THE EQUALITY TRIBUNAL
EQUAL STATUS ACTS 2000 to 2011
Decision No. DEC-S2011-064
PARTIES
A Complainant
-v-
A Life Assurance Provider
File Reference: ES/2010/049
Date of Issue: 19th December, 2011
Equal Status Acts
Decision No. DEC-S2011-064
A Complainant
-v-
A Life Assurance Provider
Key words
Equal Status Acts - Section 3(2)(g), Disability - Section 5(2)(d) exemption - Life assurance application - relevant underwriting or commercial factors - consideration of life assurance application
1. Delegation under the relevant legislation
1.1. On 26th April, 2010, the complainant referred a claim to the Director of the Equality Tribunal under the Equal Status Acts. On the 25th July, 2011, in accordance with his powers under Section 75 of the Employment Equality Acts and under the Equal Status Acts, the Director delegated the case to me, Gary O'Doherty, an Equality Officer, for investigation, hearing and decision and for the exercise of other relevant functions of the Director under Part III of the Equal Status Acts, on which date my investigation commenced.
1.2. Written submissions were received from both parties. A hearing of the complaint was held on 11th October, 2011. Further documentation was sought from both parties and final correspondence in this respect was received on 2nd November, 2011.
2. Dispute
2.1. The dispute concerns a complaint by the complainant that she was discriminated against by the respondent on the Disability ground contrary to the Equal Status Acts in terms of Sections 3(1) and 3(2)(g) of the Equal Status Acts and contrary to Section 5(1) of the Equal Status Acts in that the respondent treated her less favourably by postponing her application for life assurance for a year.
3. Summary of the Complainant's evidence
3.1. The complainant stated that she had recently suffered from depression. She said she had drunk heavily following a bereavement but had not done so for four years. She denied that she had ever been diagnosed as being an alcoholic. She submitted that she was discriminated against by the respondent with respect to an application for life cover in that it refused her life cover for which she applied on the basis of her disability (i.e. depression).
3.2. The complainant outlined the history of her depression and treatment in that respect, saying that she had not been taking medication since 2007. She described how she was affected by the depression. She stated she had not suffered from depression since November 2009. She later stated that she was on medication again in 2009 for six months.
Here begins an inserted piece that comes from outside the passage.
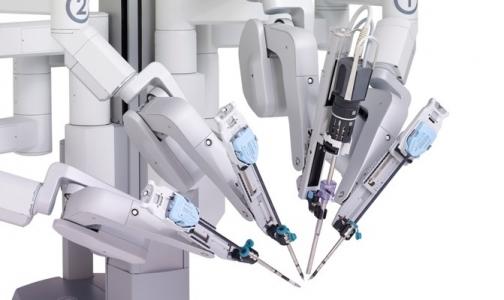 Фото №1 - В Мариинской больнице будут оперировать с роботом da Vinci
3.3. The complainant stated that she applied to the respondent for life assurance, through a broker, on 20th November, 2009 as she "wanted to get on with my life". She stated that she received a letter from the respondent requesting further information concerning an unrelated medical condition and had no other communication with it or from it until she received a letter on 19th January, 2010 informing her that it would be unable to offer her "terms..for one year" but that if she wished to reapply in a year it would "be happy to reassess her application". She stated that she asked for a copy of the report from her G.P. which had informed the respondent's decision. She said that it told her that it would send the report on but that it did not do so. She said she rang the respondent a few times after this but, when she did not hear back from it, she proceeded to make her complaint to the Tribunal.
3.4. The complainant said that her current G.P. had given a positive report on her depression. She also submitted that she had not been given a medical or an opportunity to explain her situation. She also submitted that she had not experienced any of the physical symptoms which were described in the medical literature upon which the respondent sought to rely in this respect. Furthermore, she submitted that the test results provided to the respondent with respect to the functioning of the relevant organs were normal.
3.5. The complainant stated that she did not see the difference in waiting for a year and that she was not given a chance to explain her situation. She gave a detailed description of the effect the respondent's decision had on her, reiterating that she had just wanted to get on with her life. She said she no longer has confidence to make any further applications for life assurance. In that respect, she denied that her depression was relapsing in 2009. She said that the respondent's postponement of her application was not fair and she just wanted to get on with her life.
4. Summary of the Respondent's case
4.1. The respondent stated that, on foot of the complainant's application form in which she had disclosed depression, it sent out a depression questionnaire to her and to her G.P. It said that it also asked the complainant's G.P. for her medical records with respect to depression and alcohol consumption. It said that it received reports back from her current and previous G.P. in that respect. It said that it then evaluated the medical evidence and sent a report to its underwriters on the basis of which the underwriters felt they could not offer the cover and the decision was to postpone for a year. The respondent said that this was the normal procedure it would follow with respect to such applications (i.e. where depression was disclosed).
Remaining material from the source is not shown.